AIM ::
Convert the records from the line with "From the choices listed as" through the end of the records into a Markdown table with the columns Row and Text, numbering each line and skipping blank lines and pictures.

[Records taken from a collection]
• • • •
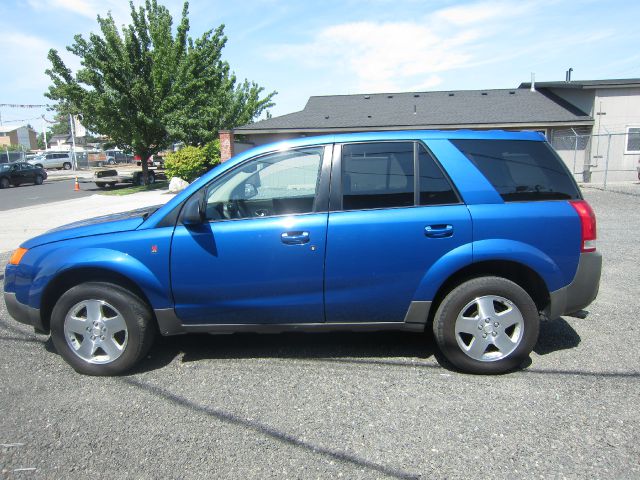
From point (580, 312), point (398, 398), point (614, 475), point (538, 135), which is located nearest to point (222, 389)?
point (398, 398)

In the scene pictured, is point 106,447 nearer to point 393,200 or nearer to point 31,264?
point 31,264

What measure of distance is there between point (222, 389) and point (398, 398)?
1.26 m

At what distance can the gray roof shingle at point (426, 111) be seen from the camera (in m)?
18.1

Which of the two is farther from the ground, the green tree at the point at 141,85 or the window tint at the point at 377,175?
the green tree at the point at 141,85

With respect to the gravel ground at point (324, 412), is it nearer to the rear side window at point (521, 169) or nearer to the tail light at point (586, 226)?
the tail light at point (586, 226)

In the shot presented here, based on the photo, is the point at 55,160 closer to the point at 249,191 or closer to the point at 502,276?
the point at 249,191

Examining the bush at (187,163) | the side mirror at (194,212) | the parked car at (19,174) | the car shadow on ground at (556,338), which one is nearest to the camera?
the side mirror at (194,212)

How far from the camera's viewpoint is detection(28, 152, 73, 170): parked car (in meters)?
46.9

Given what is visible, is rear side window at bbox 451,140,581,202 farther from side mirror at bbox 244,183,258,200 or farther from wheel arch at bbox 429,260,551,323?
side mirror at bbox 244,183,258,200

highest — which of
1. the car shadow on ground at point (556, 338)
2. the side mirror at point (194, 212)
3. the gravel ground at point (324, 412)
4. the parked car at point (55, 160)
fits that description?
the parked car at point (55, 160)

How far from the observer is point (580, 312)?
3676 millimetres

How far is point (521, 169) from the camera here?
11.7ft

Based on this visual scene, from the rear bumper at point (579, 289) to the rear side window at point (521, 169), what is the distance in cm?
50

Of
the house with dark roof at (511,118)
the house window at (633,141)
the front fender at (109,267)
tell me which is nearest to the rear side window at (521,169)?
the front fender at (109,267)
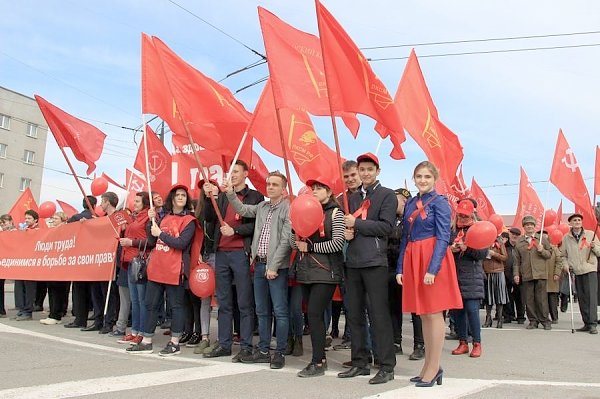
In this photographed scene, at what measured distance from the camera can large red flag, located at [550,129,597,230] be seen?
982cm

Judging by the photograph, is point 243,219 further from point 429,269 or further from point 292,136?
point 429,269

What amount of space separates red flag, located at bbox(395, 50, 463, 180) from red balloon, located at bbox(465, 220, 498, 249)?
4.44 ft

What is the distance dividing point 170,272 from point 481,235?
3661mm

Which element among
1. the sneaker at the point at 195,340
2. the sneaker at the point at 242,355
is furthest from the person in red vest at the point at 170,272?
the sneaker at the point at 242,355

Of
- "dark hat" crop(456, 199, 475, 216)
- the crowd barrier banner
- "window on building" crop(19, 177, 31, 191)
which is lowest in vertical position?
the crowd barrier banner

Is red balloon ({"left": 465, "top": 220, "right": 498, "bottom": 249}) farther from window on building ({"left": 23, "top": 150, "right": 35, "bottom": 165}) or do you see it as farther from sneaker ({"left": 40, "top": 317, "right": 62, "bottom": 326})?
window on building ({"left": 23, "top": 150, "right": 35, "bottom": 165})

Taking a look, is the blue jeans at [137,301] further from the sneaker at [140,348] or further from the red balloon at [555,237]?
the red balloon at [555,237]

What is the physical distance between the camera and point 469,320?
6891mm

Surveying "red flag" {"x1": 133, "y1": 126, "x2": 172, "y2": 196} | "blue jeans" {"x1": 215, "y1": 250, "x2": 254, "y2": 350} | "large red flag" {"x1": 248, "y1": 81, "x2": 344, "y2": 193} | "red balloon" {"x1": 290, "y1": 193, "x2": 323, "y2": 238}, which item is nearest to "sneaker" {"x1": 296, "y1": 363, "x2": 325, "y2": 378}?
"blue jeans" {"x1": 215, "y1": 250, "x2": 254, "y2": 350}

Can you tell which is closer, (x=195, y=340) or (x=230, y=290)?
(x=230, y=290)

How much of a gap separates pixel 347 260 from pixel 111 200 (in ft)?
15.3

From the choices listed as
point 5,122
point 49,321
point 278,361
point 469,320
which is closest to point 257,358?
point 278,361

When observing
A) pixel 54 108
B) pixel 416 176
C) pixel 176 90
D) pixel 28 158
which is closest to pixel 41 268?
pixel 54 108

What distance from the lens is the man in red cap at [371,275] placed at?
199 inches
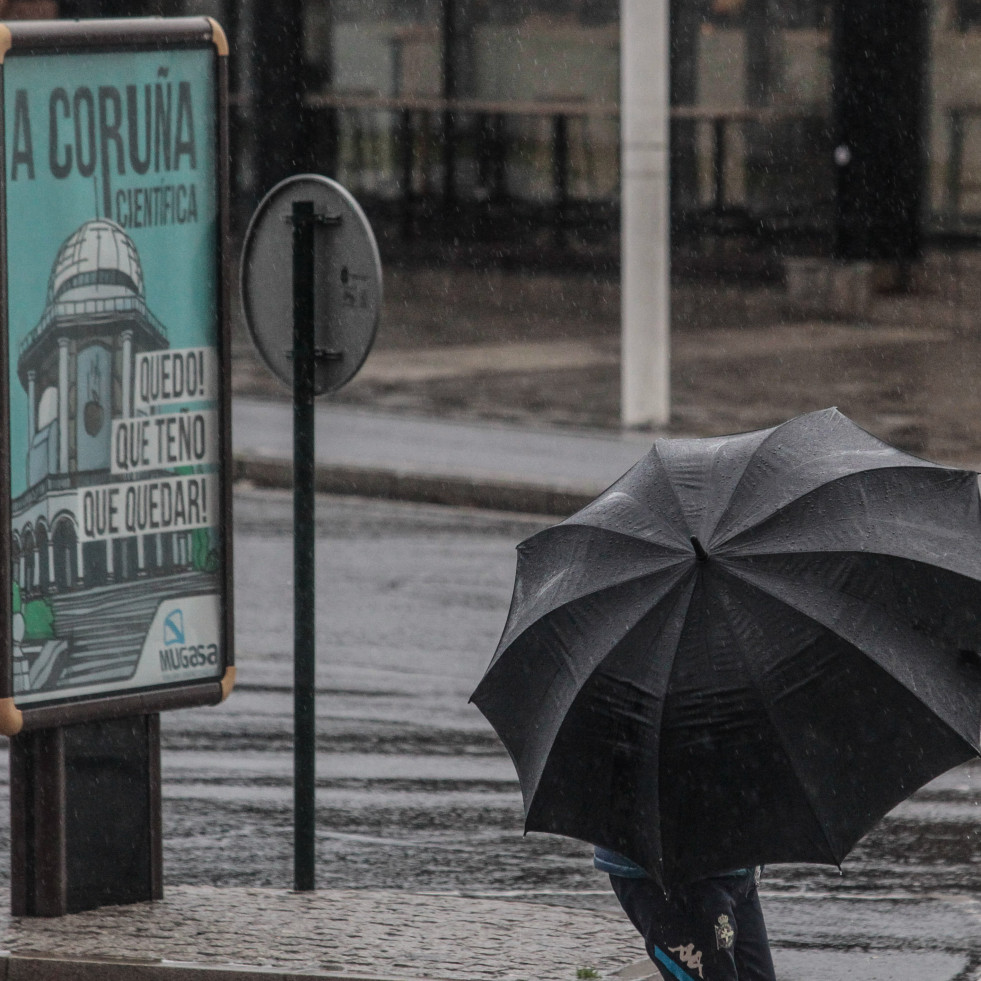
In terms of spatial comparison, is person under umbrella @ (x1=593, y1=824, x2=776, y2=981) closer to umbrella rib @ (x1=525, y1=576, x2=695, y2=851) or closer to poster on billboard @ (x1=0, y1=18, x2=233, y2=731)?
• • • •
COMPLETED TASK ::
| Row | Text |
|---|---|
| 1 | From the choices listed as |
| 2 | point 5,122 |
| 3 | point 49,321 |
| 4 | point 278,361 |
| 5 | point 469,320 |
| 6 | which is closest to point 257,358? |
| 7 | point 278,361 |
| 8 | When observing |
| 9 | A) pixel 54 108 |
| 10 | B) pixel 416 176 |
| 11 | C) pixel 176 90 |
| 12 | D) pixel 28 158 |
| 13 | which is closest to pixel 41 268? |
| 14 | pixel 54 108 |
| 15 | What distance from the lens is the man in red cap at [371,275] placed at? |
| 16 | 199 inches |
| 17 | In terms of spatial comparison, is person under umbrella @ (x1=593, y1=824, x2=776, y2=981) closer to umbrella rib @ (x1=525, y1=576, x2=695, y2=851) or closer to poster on billboard @ (x1=0, y1=18, x2=233, y2=731)? |